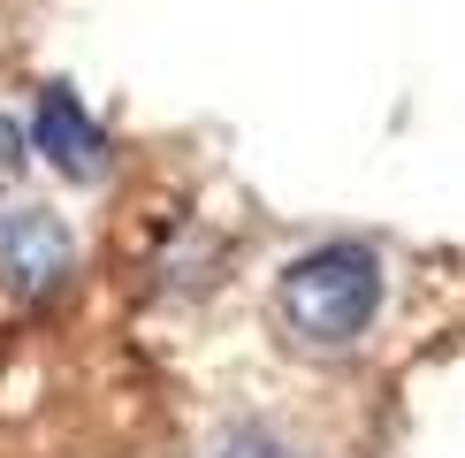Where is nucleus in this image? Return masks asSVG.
<instances>
[{"instance_id":"1","label":"nucleus","mask_w":465,"mask_h":458,"mask_svg":"<svg viewBox=\"0 0 465 458\" xmlns=\"http://www.w3.org/2000/svg\"><path fill=\"white\" fill-rule=\"evenodd\" d=\"M381 305V267L366 244H321V253L290 260L282 275V321L305 344H351Z\"/></svg>"},{"instance_id":"2","label":"nucleus","mask_w":465,"mask_h":458,"mask_svg":"<svg viewBox=\"0 0 465 458\" xmlns=\"http://www.w3.org/2000/svg\"><path fill=\"white\" fill-rule=\"evenodd\" d=\"M76 244L69 229L46 214V206H15V214H0V283H8L15 298H46L62 291Z\"/></svg>"},{"instance_id":"3","label":"nucleus","mask_w":465,"mask_h":458,"mask_svg":"<svg viewBox=\"0 0 465 458\" xmlns=\"http://www.w3.org/2000/svg\"><path fill=\"white\" fill-rule=\"evenodd\" d=\"M31 153H46V161L62 168V176H76V184L107 168V138H100V123H92V114L76 107L62 85L38 92V107H31Z\"/></svg>"},{"instance_id":"4","label":"nucleus","mask_w":465,"mask_h":458,"mask_svg":"<svg viewBox=\"0 0 465 458\" xmlns=\"http://www.w3.org/2000/svg\"><path fill=\"white\" fill-rule=\"evenodd\" d=\"M206 458H290L282 443H267V435H229V443H214Z\"/></svg>"},{"instance_id":"5","label":"nucleus","mask_w":465,"mask_h":458,"mask_svg":"<svg viewBox=\"0 0 465 458\" xmlns=\"http://www.w3.org/2000/svg\"><path fill=\"white\" fill-rule=\"evenodd\" d=\"M15 168H24V123L0 107V176H15Z\"/></svg>"}]
</instances>
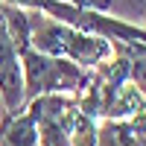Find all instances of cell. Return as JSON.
<instances>
[{
  "mask_svg": "<svg viewBox=\"0 0 146 146\" xmlns=\"http://www.w3.org/2000/svg\"><path fill=\"white\" fill-rule=\"evenodd\" d=\"M0 146H38V120L27 105L0 114Z\"/></svg>",
  "mask_w": 146,
  "mask_h": 146,
  "instance_id": "277c9868",
  "label": "cell"
},
{
  "mask_svg": "<svg viewBox=\"0 0 146 146\" xmlns=\"http://www.w3.org/2000/svg\"><path fill=\"white\" fill-rule=\"evenodd\" d=\"M29 44L41 53L70 58V62H76L85 70H94L96 64H102L114 56V47H111L108 38L76 29V27H67V23L56 21V18H47L41 12H32Z\"/></svg>",
  "mask_w": 146,
  "mask_h": 146,
  "instance_id": "6da1fadb",
  "label": "cell"
},
{
  "mask_svg": "<svg viewBox=\"0 0 146 146\" xmlns=\"http://www.w3.org/2000/svg\"><path fill=\"white\" fill-rule=\"evenodd\" d=\"M0 102L3 111H21L23 108V64L21 50L0 15Z\"/></svg>",
  "mask_w": 146,
  "mask_h": 146,
  "instance_id": "3957f363",
  "label": "cell"
},
{
  "mask_svg": "<svg viewBox=\"0 0 146 146\" xmlns=\"http://www.w3.org/2000/svg\"><path fill=\"white\" fill-rule=\"evenodd\" d=\"M140 27L146 29V9H143V15H140Z\"/></svg>",
  "mask_w": 146,
  "mask_h": 146,
  "instance_id": "ba28073f",
  "label": "cell"
},
{
  "mask_svg": "<svg viewBox=\"0 0 146 146\" xmlns=\"http://www.w3.org/2000/svg\"><path fill=\"white\" fill-rule=\"evenodd\" d=\"M76 9H88V12H102V15H111L114 12V0H67Z\"/></svg>",
  "mask_w": 146,
  "mask_h": 146,
  "instance_id": "52a82bcc",
  "label": "cell"
},
{
  "mask_svg": "<svg viewBox=\"0 0 146 146\" xmlns=\"http://www.w3.org/2000/svg\"><path fill=\"white\" fill-rule=\"evenodd\" d=\"M111 47H114V53H120L129 62V79L146 96V44H140V41H111Z\"/></svg>",
  "mask_w": 146,
  "mask_h": 146,
  "instance_id": "5b68a950",
  "label": "cell"
},
{
  "mask_svg": "<svg viewBox=\"0 0 146 146\" xmlns=\"http://www.w3.org/2000/svg\"><path fill=\"white\" fill-rule=\"evenodd\" d=\"M96 117L76 105L70 117V146H96Z\"/></svg>",
  "mask_w": 146,
  "mask_h": 146,
  "instance_id": "8992f818",
  "label": "cell"
},
{
  "mask_svg": "<svg viewBox=\"0 0 146 146\" xmlns=\"http://www.w3.org/2000/svg\"><path fill=\"white\" fill-rule=\"evenodd\" d=\"M21 64H23V105L47 94H82L91 79V70L79 67L70 58L41 53L32 44L21 50Z\"/></svg>",
  "mask_w": 146,
  "mask_h": 146,
  "instance_id": "7a4b0ae2",
  "label": "cell"
}]
</instances>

Task brief:
Reproduce all of the records above verbatim, leaving out the pictures.

Exercise output:
Where is nucleus in this image? Return masks asSVG.
<instances>
[{"instance_id":"1","label":"nucleus","mask_w":465,"mask_h":458,"mask_svg":"<svg viewBox=\"0 0 465 458\" xmlns=\"http://www.w3.org/2000/svg\"><path fill=\"white\" fill-rule=\"evenodd\" d=\"M381 305V267L366 244H321V253L290 260L282 275V321L305 344H351Z\"/></svg>"},{"instance_id":"2","label":"nucleus","mask_w":465,"mask_h":458,"mask_svg":"<svg viewBox=\"0 0 465 458\" xmlns=\"http://www.w3.org/2000/svg\"><path fill=\"white\" fill-rule=\"evenodd\" d=\"M76 244L69 229L46 214V206H15V214H0V283H8L15 298H46L62 291Z\"/></svg>"},{"instance_id":"3","label":"nucleus","mask_w":465,"mask_h":458,"mask_svg":"<svg viewBox=\"0 0 465 458\" xmlns=\"http://www.w3.org/2000/svg\"><path fill=\"white\" fill-rule=\"evenodd\" d=\"M31 153H46V161L62 168V176H76V184L107 168V138H100V123H92V114L76 107L62 85L38 92V107H31Z\"/></svg>"},{"instance_id":"4","label":"nucleus","mask_w":465,"mask_h":458,"mask_svg":"<svg viewBox=\"0 0 465 458\" xmlns=\"http://www.w3.org/2000/svg\"><path fill=\"white\" fill-rule=\"evenodd\" d=\"M206 458H290L282 443H267V435H229V443H214Z\"/></svg>"},{"instance_id":"5","label":"nucleus","mask_w":465,"mask_h":458,"mask_svg":"<svg viewBox=\"0 0 465 458\" xmlns=\"http://www.w3.org/2000/svg\"><path fill=\"white\" fill-rule=\"evenodd\" d=\"M15 168H24V123L0 107V176H15Z\"/></svg>"}]
</instances>
Find all instances of cell. Return as JSON.
<instances>
[{
  "mask_svg": "<svg viewBox=\"0 0 146 146\" xmlns=\"http://www.w3.org/2000/svg\"><path fill=\"white\" fill-rule=\"evenodd\" d=\"M0 146H38V120L27 105L0 114Z\"/></svg>",
  "mask_w": 146,
  "mask_h": 146,
  "instance_id": "277c9868",
  "label": "cell"
},
{
  "mask_svg": "<svg viewBox=\"0 0 146 146\" xmlns=\"http://www.w3.org/2000/svg\"><path fill=\"white\" fill-rule=\"evenodd\" d=\"M29 44L41 53L70 58V62H76L85 70H94L96 64H102L114 56V47H111L108 38L76 29V27H67V23L56 21V18H47L41 12H32Z\"/></svg>",
  "mask_w": 146,
  "mask_h": 146,
  "instance_id": "6da1fadb",
  "label": "cell"
},
{
  "mask_svg": "<svg viewBox=\"0 0 146 146\" xmlns=\"http://www.w3.org/2000/svg\"><path fill=\"white\" fill-rule=\"evenodd\" d=\"M0 102L3 111H21L23 108V64L21 50L0 15Z\"/></svg>",
  "mask_w": 146,
  "mask_h": 146,
  "instance_id": "3957f363",
  "label": "cell"
},
{
  "mask_svg": "<svg viewBox=\"0 0 146 146\" xmlns=\"http://www.w3.org/2000/svg\"><path fill=\"white\" fill-rule=\"evenodd\" d=\"M140 27L146 29V9H143V15H140Z\"/></svg>",
  "mask_w": 146,
  "mask_h": 146,
  "instance_id": "ba28073f",
  "label": "cell"
},
{
  "mask_svg": "<svg viewBox=\"0 0 146 146\" xmlns=\"http://www.w3.org/2000/svg\"><path fill=\"white\" fill-rule=\"evenodd\" d=\"M76 9H88V12H102V15H111L114 12V0H67Z\"/></svg>",
  "mask_w": 146,
  "mask_h": 146,
  "instance_id": "52a82bcc",
  "label": "cell"
},
{
  "mask_svg": "<svg viewBox=\"0 0 146 146\" xmlns=\"http://www.w3.org/2000/svg\"><path fill=\"white\" fill-rule=\"evenodd\" d=\"M111 47H114V53H120L129 62V79L146 96V44H140V41H111Z\"/></svg>",
  "mask_w": 146,
  "mask_h": 146,
  "instance_id": "5b68a950",
  "label": "cell"
},
{
  "mask_svg": "<svg viewBox=\"0 0 146 146\" xmlns=\"http://www.w3.org/2000/svg\"><path fill=\"white\" fill-rule=\"evenodd\" d=\"M96 117L76 105L70 117V146H96Z\"/></svg>",
  "mask_w": 146,
  "mask_h": 146,
  "instance_id": "8992f818",
  "label": "cell"
},
{
  "mask_svg": "<svg viewBox=\"0 0 146 146\" xmlns=\"http://www.w3.org/2000/svg\"><path fill=\"white\" fill-rule=\"evenodd\" d=\"M21 64H23V105L47 94H82L91 79V70L79 67L70 58L41 53L32 44L21 50Z\"/></svg>",
  "mask_w": 146,
  "mask_h": 146,
  "instance_id": "7a4b0ae2",
  "label": "cell"
}]
</instances>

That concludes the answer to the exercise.